Da tempo volevo incontrare una ragazza che mi aprisse il cuore anche se sapevo che, per chi è abituato a custodirlo come me, il rischio era di farmi male.
Assieme alle ferite inevitabili che ogni storia d’amore porta con sé è però arrivato molto altro. Non soltanto un figlio. Ma anche la certezza che c’è tanta vita al di fuori dei Palazzi che, in parte, mi hanno risucchiato negli ultimi anni. Che ci sono persone folli che aspettano persone altrettanto folli per portare avanti un progetto di vita insieme. Che esiste una ragazza che ha voglia di partire con me e un bambino piccolo per andare a esplorare le strade del mondo.
Quelle strade sulle quali potrò continuare a fare politica già soltanto per il fatto che ho scelto di percorrerle.
Anche il mio altro grande amore, la politica, mi ha riservato dolori e sofferenze. Il giorno più drammatico della mia esperienza come parlamentare è senz’altro stato il 20 aprile 2013. Quel giorno il Parlamento rielesse Giorgio Napolitano presidente della Repubblica. Non era mai successo nella storia repubblicana che venisse eletto lo stesso presidente per un secondo mandato, ma d’altro canto non era neppure mai successo che un intero gruppo di parlamentari «sconosciuti», liberi, senza nessuno che avesse finanziato le loro campagne elettorali e con la voglia di rovesciare il sistema fosse entrato in massa nelle istituzioni.

● ● ● ● ●

#### Completa quanto segue
[1] Riproduci fedelmente il brano a partire da "Da tempo volevo" e fino a "scelto di percorrerle.".
[2] Rispondi alle seguenti domande sul brano:
(a) Quale data viene indicata come il giorno più drammatico dell'esperienza da parlamentare?
(b) Chi fu rieletto presidente della Repubblica quel giorno?
(c) Qual è l'"altro grande amore" nominato nel brano?
L'elenco successivo non ha alcuna relazione con il brano.

#### Materiale
● ● ● ● ●

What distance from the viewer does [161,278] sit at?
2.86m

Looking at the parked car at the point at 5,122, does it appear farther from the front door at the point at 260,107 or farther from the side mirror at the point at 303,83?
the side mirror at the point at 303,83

● ● ● ● ●

#### Risultati in ordine
[1]
Da tempo volevo incontrare una ragazza che mi aprisse il cuore anche se sapevo che, per chi è abituato a custodirlo come me, il rischio era di farmi male.
Assieme alle ferite inevitabili che ogni storia d’amore porta con sé è però arrivato molto altro. Non soltanto un figlio. Ma anche la certezza che c’è tanta vita al di fuori dei Palazzi che, in parte, mi hanno risucchiato negli ultimi anni. Che ci sono persone folli che aspettano persone altrettanto folli per portare avanti un progetto di vita insieme. Che esiste una ragazza che ha voglia di partire con me e un bambino piccolo per andare a esplorare le strade del mondo.
Quelle strade sulle quali potrò continuare a fare politica già soltanto per il fatto che ho scelto di percorrerle.

[2]
(a) Il 20 aprile 2013.
(b) Giorgio Napolitano.
(c) La politica.